(WORK TO DO): Write out these lines word for word, starting at the line that contains "What spacing exists" and continuing up to and including the line that contains "1711 centimetres".

Extracted data entries
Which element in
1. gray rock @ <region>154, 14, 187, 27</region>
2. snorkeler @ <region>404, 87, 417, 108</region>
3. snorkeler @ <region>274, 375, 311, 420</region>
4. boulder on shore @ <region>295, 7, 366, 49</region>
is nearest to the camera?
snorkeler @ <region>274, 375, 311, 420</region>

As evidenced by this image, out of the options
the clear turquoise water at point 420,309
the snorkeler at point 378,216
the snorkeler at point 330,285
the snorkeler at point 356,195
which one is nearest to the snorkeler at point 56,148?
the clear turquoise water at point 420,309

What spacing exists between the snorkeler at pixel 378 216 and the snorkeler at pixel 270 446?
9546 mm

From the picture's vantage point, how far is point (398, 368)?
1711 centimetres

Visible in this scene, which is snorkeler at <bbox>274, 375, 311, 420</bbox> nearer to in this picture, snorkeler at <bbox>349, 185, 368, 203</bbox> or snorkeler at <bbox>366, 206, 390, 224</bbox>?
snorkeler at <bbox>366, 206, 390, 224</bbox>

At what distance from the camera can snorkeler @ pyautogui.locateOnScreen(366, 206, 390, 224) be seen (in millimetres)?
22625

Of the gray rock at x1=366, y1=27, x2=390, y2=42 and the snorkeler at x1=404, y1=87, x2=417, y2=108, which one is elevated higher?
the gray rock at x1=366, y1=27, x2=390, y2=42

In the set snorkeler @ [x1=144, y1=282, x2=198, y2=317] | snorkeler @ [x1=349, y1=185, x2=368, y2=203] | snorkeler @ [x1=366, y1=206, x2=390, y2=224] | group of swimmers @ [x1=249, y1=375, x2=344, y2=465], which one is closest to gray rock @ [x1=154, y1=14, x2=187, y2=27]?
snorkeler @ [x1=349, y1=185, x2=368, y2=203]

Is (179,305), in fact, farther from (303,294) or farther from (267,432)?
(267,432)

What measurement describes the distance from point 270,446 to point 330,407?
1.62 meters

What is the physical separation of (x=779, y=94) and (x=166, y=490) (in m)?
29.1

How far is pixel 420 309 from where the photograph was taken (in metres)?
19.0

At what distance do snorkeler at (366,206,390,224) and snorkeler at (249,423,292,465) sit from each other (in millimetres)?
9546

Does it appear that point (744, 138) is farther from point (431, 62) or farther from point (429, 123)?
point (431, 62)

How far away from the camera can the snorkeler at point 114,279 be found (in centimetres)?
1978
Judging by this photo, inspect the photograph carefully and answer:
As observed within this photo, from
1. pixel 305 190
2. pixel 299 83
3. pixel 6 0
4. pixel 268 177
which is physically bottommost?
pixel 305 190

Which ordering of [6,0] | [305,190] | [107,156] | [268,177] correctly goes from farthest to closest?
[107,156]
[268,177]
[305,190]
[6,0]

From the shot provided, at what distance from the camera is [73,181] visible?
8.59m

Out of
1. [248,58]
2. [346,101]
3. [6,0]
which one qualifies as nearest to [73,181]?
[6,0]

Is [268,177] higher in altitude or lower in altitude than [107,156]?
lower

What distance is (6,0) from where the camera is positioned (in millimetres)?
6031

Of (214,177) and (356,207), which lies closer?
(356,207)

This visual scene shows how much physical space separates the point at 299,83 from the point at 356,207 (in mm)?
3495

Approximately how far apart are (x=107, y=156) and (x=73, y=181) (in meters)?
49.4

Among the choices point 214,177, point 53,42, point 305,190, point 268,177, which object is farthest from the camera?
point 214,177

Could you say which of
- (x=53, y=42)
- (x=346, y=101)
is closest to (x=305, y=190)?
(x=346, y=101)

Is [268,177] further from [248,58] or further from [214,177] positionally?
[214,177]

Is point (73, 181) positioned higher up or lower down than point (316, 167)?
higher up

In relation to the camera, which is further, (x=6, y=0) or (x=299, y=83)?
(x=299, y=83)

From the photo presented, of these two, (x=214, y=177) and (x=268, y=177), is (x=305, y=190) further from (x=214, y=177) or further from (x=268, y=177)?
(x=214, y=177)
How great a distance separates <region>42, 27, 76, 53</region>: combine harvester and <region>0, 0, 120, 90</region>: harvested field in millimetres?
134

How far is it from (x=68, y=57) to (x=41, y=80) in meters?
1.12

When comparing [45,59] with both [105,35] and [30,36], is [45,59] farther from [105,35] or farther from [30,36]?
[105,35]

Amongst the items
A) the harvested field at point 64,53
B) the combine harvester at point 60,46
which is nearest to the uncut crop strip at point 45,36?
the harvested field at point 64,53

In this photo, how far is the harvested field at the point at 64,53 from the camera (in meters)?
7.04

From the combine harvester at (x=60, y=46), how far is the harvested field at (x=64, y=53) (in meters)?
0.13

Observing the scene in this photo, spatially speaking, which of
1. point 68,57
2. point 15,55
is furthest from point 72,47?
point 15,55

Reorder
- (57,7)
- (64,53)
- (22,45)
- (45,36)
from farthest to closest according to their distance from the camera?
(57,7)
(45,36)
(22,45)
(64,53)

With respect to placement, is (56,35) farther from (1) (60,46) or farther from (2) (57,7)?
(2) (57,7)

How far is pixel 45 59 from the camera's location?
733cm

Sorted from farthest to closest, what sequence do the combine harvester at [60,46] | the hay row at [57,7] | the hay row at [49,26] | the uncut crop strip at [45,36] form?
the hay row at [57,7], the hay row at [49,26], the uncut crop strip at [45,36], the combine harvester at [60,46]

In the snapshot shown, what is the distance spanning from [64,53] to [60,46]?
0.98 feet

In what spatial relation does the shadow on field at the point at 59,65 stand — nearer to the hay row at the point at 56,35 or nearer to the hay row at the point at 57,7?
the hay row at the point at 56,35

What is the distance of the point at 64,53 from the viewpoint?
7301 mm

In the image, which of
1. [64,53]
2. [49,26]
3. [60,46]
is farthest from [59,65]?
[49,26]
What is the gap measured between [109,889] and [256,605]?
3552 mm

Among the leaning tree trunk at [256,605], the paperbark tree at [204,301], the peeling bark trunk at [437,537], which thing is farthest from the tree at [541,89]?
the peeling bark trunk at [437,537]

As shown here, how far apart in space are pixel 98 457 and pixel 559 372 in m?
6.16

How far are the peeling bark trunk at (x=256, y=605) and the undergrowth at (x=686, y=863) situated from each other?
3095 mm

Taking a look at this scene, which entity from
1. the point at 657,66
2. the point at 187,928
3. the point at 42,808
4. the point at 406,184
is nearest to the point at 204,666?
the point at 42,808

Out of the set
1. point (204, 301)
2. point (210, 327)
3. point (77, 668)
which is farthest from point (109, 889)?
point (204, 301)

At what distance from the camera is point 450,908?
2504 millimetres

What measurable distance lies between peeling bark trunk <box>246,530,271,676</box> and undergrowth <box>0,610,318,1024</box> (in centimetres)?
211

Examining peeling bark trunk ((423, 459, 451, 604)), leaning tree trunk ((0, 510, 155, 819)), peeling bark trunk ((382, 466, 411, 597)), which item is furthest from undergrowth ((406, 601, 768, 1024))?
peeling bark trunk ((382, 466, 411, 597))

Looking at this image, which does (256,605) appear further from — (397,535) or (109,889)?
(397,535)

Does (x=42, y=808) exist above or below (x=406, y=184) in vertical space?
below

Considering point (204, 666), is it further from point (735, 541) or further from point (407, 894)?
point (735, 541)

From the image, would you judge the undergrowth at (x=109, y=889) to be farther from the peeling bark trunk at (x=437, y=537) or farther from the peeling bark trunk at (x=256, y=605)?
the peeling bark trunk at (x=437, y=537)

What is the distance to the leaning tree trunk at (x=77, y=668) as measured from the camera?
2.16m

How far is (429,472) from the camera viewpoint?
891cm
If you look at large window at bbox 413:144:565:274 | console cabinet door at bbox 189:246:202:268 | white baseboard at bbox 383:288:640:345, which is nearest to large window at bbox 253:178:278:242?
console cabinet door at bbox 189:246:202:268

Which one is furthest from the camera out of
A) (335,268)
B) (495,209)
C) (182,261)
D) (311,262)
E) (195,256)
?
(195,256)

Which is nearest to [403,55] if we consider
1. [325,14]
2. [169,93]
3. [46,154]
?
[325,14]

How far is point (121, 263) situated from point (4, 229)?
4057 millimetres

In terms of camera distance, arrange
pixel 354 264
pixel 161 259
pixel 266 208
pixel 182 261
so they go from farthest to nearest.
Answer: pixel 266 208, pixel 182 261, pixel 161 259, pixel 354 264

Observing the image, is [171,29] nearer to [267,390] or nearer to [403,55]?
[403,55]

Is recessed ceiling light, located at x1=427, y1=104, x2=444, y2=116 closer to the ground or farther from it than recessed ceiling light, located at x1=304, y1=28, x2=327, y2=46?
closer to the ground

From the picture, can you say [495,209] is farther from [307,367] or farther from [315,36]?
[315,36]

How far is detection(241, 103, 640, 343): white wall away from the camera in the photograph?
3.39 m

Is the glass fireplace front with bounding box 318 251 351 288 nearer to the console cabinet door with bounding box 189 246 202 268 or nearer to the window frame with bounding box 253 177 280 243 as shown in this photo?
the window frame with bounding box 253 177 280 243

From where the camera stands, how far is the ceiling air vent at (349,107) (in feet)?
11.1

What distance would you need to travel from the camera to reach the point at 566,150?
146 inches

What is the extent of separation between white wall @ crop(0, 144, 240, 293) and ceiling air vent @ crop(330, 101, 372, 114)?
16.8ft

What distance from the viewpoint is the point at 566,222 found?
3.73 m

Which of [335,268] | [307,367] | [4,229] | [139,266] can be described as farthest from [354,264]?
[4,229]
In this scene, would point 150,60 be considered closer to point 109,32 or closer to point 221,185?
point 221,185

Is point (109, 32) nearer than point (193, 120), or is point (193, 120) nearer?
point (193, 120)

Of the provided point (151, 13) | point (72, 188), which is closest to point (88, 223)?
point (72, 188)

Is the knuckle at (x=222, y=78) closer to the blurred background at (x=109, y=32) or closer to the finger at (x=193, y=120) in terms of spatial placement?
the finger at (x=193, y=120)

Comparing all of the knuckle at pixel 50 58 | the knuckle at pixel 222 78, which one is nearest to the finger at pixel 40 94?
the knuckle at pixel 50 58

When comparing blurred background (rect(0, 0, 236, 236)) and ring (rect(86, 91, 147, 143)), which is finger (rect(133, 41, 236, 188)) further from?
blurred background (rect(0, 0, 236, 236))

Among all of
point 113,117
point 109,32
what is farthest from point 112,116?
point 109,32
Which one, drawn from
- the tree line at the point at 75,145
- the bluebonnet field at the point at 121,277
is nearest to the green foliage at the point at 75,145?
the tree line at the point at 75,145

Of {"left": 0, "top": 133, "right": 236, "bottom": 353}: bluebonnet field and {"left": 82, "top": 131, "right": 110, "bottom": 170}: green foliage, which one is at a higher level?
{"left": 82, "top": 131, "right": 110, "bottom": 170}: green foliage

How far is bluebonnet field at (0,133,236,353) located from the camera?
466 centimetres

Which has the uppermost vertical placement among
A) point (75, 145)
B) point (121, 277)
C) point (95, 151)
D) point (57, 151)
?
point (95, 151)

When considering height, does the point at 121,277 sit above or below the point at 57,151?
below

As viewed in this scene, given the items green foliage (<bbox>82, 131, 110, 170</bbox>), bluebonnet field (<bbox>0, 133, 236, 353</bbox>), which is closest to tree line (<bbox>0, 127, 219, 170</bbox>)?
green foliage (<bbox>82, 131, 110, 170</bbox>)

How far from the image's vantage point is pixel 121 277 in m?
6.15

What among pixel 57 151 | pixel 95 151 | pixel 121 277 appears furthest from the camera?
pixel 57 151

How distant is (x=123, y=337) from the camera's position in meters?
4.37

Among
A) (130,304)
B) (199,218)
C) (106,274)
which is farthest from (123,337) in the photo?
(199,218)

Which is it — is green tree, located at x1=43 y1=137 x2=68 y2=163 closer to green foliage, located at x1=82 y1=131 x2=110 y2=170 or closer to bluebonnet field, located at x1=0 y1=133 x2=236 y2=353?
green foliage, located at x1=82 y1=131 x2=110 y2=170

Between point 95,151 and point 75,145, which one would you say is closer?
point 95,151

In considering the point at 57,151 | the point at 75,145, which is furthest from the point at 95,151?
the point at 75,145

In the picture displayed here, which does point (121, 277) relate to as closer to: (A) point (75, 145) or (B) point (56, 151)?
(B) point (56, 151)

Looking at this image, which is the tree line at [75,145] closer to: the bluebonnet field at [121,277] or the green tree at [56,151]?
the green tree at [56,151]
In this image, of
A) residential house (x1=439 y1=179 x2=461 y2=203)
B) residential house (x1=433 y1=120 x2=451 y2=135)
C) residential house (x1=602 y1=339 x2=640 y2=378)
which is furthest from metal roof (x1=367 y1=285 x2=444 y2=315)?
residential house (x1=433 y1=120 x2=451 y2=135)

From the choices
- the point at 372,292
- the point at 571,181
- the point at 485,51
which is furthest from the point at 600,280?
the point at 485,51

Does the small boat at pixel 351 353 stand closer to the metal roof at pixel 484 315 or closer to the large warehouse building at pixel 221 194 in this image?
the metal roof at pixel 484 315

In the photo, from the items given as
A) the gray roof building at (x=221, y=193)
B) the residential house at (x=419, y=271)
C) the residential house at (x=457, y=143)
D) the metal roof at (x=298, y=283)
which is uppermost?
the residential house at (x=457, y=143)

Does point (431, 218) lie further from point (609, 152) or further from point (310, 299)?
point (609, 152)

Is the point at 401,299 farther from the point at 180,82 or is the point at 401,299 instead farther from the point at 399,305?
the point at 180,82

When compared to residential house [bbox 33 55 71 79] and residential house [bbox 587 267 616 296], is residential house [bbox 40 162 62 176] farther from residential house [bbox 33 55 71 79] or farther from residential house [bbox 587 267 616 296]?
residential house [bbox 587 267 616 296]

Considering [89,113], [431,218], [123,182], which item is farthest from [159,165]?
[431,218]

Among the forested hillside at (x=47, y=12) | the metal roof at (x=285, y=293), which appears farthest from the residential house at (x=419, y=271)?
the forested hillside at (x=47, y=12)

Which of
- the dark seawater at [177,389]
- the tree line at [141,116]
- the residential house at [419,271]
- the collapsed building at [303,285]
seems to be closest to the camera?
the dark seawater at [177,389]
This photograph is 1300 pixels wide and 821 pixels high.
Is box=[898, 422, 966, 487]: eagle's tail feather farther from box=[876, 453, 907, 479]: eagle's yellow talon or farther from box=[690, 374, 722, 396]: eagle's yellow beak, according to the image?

(REPLY):
What spacing exists between the snorkeler at pixel 378 216 and the snorkeler at pixel 270 446?
9546 mm

From the picture's vantage point, how far is point (398, 368)?
1711 centimetres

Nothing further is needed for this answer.